Warren Williams

No. 42, 44
- Position: Running back

Personal information
- Born: July 29, 1965 (age 60) Fort Myers, Florida, U.S.
- Listed height: 6 ft 0 in (1.83 m)
- Listed weight: 202 lb (92 kg)

Career information
- High school: North Fort Myers (North Fort Myers, Florida)
- College: Miami (FL)
- NFL draft: 1988: 6th round, 155th overall pick

Career history
- Pittsburgh Steelers (1988–1992); Indianapolis Colts (1993);

Awards and highlights
- Joe Greene Great Performance Award (1988); National champion (1987);

Career NFL statistics
- Rushing yards: 1,191
- Rushing average: 4.7
- Total touchdowns: 10
- Stats at Pro Football Reference

= Warren Williams (American football) =

American football player (born 1965)

Warren Williams Jr. (born July 29, 1965) is an American former professional football player who was a running back in the National Football League (NFL).
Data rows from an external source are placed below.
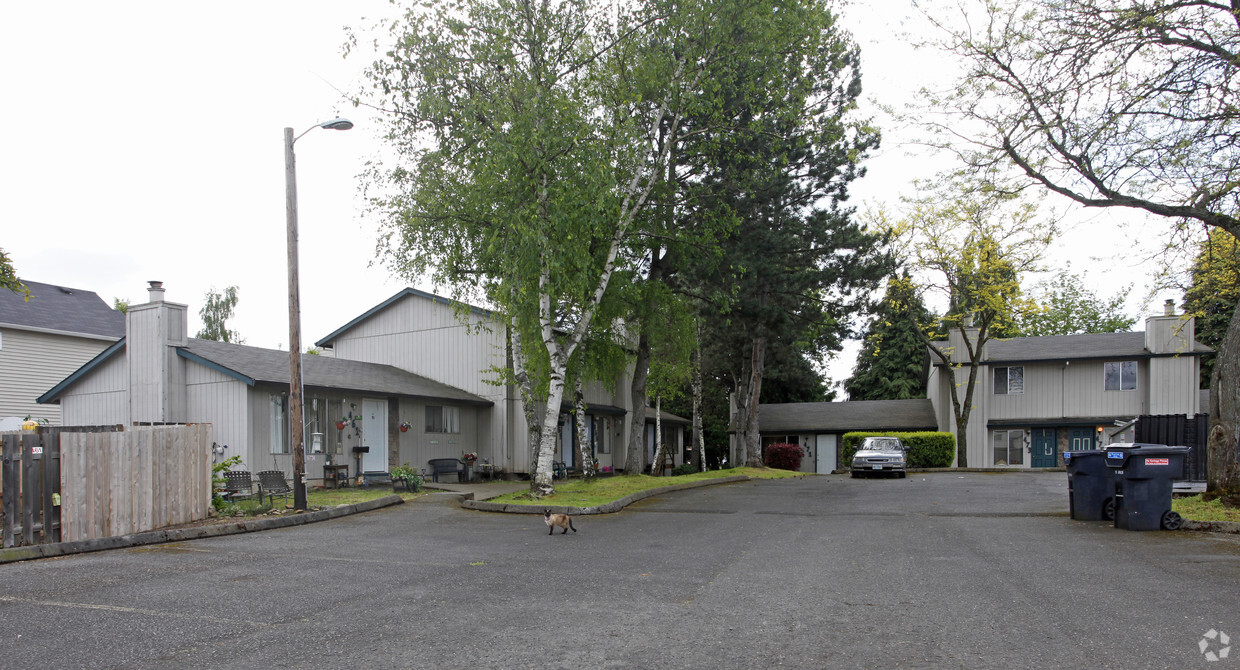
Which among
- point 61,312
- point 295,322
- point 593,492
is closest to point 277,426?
point 295,322

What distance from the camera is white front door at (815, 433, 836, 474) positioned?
1865 inches

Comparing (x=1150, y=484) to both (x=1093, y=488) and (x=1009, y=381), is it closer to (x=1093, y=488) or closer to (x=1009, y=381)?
(x=1093, y=488)

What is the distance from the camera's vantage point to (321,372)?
23281 mm

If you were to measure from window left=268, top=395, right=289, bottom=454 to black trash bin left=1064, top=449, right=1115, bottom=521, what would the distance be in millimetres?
17973

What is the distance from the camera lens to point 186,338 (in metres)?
21.6

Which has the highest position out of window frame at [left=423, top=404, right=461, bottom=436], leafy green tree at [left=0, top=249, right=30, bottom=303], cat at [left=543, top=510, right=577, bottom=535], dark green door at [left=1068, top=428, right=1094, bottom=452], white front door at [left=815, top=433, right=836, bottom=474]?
leafy green tree at [left=0, top=249, right=30, bottom=303]

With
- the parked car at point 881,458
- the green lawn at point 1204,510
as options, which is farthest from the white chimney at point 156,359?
the parked car at point 881,458

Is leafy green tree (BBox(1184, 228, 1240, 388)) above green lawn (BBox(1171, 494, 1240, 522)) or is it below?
above

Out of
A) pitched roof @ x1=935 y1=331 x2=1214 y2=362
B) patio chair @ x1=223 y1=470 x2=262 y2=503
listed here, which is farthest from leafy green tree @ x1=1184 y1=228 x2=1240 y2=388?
patio chair @ x1=223 y1=470 x2=262 y2=503

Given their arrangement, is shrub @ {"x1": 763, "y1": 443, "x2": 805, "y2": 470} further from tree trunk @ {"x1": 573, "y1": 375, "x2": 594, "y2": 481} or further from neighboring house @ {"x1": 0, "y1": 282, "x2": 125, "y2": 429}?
neighboring house @ {"x1": 0, "y1": 282, "x2": 125, "y2": 429}

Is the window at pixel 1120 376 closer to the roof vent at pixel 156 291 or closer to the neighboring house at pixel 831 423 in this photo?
the neighboring house at pixel 831 423

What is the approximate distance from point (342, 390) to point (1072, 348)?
1358 inches

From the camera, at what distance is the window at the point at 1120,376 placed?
38.3 metres

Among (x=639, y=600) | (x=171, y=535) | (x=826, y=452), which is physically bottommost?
(x=826, y=452)
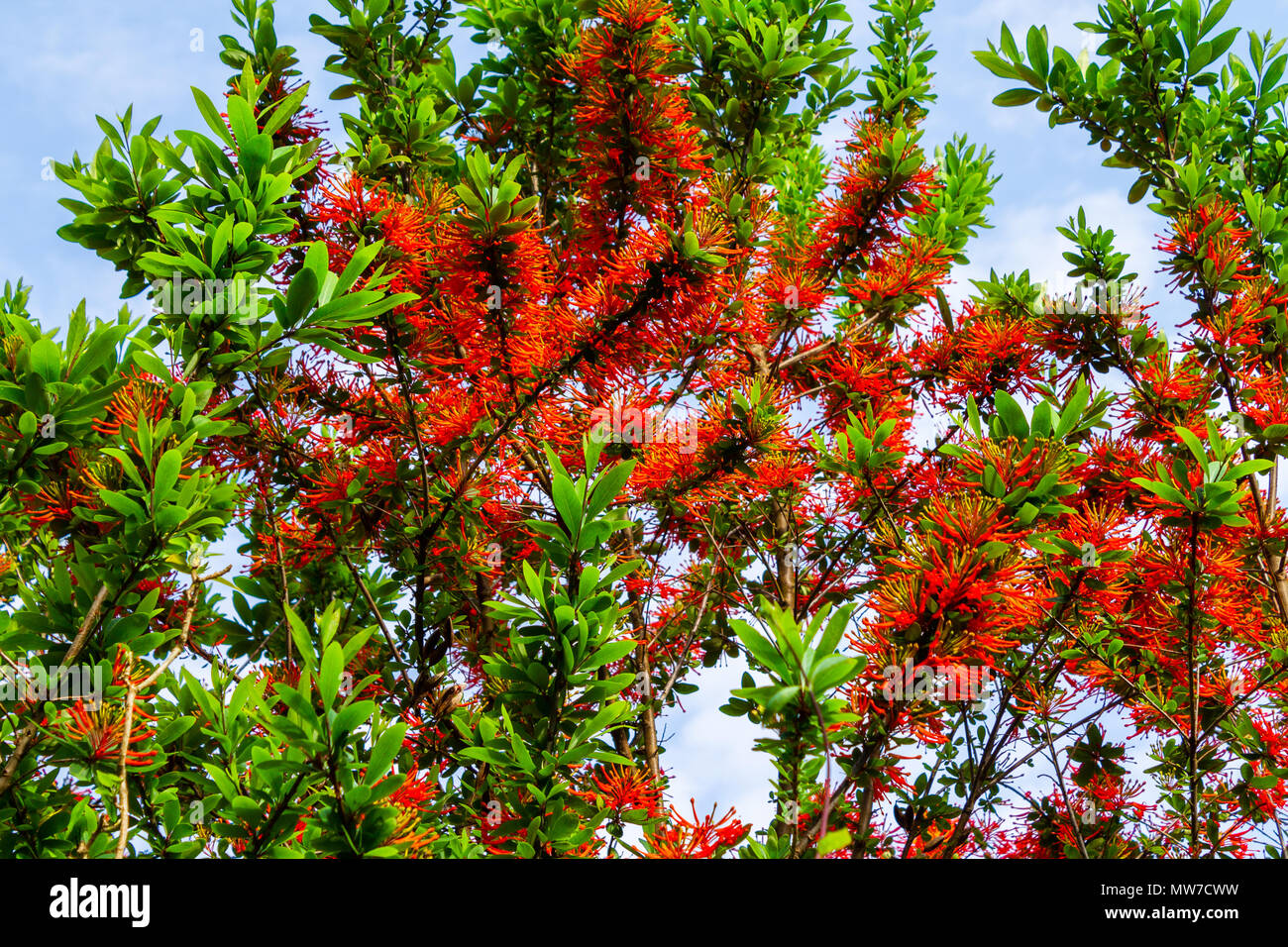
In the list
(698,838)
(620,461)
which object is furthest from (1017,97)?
(698,838)

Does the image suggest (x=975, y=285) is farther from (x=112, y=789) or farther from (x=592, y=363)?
(x=112, y=789)

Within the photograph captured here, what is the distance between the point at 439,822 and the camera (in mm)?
3508

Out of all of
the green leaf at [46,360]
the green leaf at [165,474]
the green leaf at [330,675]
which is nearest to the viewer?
the green leaf at [330,675]

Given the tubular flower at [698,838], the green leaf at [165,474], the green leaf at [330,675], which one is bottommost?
the tubular flower at [698,838]

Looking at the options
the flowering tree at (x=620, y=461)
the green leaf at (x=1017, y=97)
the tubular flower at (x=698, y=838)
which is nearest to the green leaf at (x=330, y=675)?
the flowering tree at (x=620, y=461)

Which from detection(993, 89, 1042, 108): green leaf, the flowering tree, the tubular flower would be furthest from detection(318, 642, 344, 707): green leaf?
detection(993, 89, 1042, 108): green leaf

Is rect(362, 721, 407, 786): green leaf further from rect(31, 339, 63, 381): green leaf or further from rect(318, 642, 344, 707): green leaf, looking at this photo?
rect(31, 339, 63, 381): green leaf

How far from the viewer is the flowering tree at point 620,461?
→ 233 cm

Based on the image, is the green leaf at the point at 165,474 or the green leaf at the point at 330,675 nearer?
the green leaf at the point at 330,675

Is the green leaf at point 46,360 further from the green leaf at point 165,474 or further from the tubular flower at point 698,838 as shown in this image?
the tubular flower at point 698,838

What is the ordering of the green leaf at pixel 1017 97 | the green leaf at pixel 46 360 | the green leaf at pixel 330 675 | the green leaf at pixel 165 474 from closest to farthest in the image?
the green leaf at pixel 330 675
the green leaf at pixel 165 474
the green leaf at pixel 46 360
the green leaf at pixel 1017 97

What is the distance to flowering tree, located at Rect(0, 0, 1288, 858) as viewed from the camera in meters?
2.33

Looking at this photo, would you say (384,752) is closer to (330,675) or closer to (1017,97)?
(330,675)

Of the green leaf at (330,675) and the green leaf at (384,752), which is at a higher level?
the green leaf at (330,675)
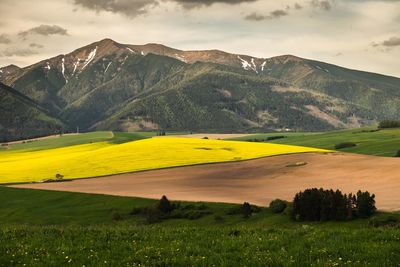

He played college football for the Miami Hurricanes.

==College statistics==
- 1984: 29 carries for 140 yards. 13 catches for 154 yards and 1 touchdown.
- 1985: 89 carries for 522 yards and 4 touchdowns. 14 catches for 131 yards.
- 1986: 80 carries for 399 yards and 3 touchdowns. 13 catches for 114 yards and 2 touchdowns.
- 1987: 135 carries for 673 yards and 5 touchdowns. 30 catches for 309 yards and 1 touchdown.

==Professional career==
Williams played in NFL for the Pittsburgh Steelers from 1988 to 1992 and the Indianapolis Colts in 1993. He was selected by the Steelers in the sixth round of the 1988 NFL draft with the 155th overall pick.